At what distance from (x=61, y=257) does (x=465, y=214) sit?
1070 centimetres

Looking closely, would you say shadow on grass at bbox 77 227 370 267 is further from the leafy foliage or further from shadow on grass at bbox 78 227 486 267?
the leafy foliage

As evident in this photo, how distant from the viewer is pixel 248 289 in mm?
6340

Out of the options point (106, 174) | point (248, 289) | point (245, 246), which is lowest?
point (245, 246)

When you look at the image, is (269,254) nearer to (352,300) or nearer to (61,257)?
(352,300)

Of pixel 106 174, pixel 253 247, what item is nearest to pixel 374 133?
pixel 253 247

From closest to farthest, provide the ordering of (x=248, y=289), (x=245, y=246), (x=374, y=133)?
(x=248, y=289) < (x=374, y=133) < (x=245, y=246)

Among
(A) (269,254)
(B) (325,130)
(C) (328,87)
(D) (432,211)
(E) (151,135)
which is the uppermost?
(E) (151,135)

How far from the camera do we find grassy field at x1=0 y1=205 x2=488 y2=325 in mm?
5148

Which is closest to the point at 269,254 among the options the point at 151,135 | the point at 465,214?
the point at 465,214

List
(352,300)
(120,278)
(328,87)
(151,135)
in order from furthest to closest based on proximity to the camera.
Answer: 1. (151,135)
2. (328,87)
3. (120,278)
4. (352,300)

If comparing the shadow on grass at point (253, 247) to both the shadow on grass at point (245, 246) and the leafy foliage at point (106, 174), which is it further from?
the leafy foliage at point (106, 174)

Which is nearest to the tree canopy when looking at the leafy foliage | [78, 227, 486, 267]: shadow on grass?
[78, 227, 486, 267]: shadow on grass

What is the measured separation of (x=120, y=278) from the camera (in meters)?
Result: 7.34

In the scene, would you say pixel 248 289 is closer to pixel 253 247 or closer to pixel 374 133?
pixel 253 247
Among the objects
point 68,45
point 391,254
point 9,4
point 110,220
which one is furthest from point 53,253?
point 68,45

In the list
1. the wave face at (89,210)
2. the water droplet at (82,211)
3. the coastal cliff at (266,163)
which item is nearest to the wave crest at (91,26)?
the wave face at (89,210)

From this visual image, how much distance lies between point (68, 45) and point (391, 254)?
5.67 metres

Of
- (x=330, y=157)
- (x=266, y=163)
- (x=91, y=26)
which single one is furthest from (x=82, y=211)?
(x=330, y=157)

○ ○ ○ ○ ○ ○ ○

## GIVEN TASK
Print the whole listing exactly as it is.

## WRITTEN RESPONSE
At what distance from (x=61, y=257) does (x=465, y=214) sit?
1070 centimetres

Looking closely, would you say shadow on grass at bbox 77 227 370 267 is further from the leafy foliage or further from shadow on grass at bbox 78 227 486 267?
the leafy foliage

As evident in this photo, how distant from the viewer is pixel 248 289 in mm?
6340

Out of the options point (106, 174) | point (248, 289) | point (245, 246), which is lowest?
point (245, 246)

When you look at the image, is (269,254) nearer to (352,300) or nearer to (61,257)?
(352,300)

Of pixel 106 174, pixel 253 247, what item is nearest to pixel 374 133?
pixel 253 247

From closest to farthest, provide the ordering of (x=248, y=289), (x=245, y=246), (x=374, y=133)?
(x=248, y=289) < (x=374, y=133) < (x=245, y=246)

Among
(A) (269,254)
(B) (325,130)
(C) (328,87)
(D) (432,211)
(E) (151,135)
which is the uppermost?
(E) (151,135)

How far from the camera do we find grassy field at x1=0 y1=205 x2=488 y2=325 in mm?
5148

Which is closest to the point at 269,254 among the options the point at 151,135 | the point at 465,214?
the point at 465,214

List
(352,300)
(120,278)
(328,87)
(151,135)
in order from furthest to closest based on proximity to the camera.
Answer: 1. (151,135)
2. (328,87)
3. (120,278)
4. (352,300)

If comparing the shadow on grass at point (253, 247) to both the shadow on grass at point (245, 246) and the leafy foliage at point (106, 174), which is it further from?
the leafy foliage at point (106, 174)

Which is nearest to the tree canopy when looking at the leafy foliage | [78, 227, 486, 267]: shadow on grass?
[78, 227, 486, 267]: shadow on grass

What is the measured separation of (x=120, y=278) from the camera (in meters)?
Result: 7.34

In the scene, would you say pixel 248 289 is closer to pixel 253 247 or closer to pixel 374 133?
pixel 253 247
Among the objects
point 68,45
point 391,254
point 9,4
point 110,220
which one is furthest from point 53,253?
point 68,45

In the list
1. the wave face at (89,210)
2. the water droplet at (82,211)
3. the coastal cliff at (266,163)
which item is nearest to the wave crest at (91,26)?
the wave face at (89,210)

From this visual image, how much distance lies between point (68, 45) and point (391, 254)?
5.67 metres

Of
- (x=330, y=157)
- (x=266, y=163)
- (x=91, y=26)
which single one is furthest from (x=82, y=211)?
(x=330, y=157)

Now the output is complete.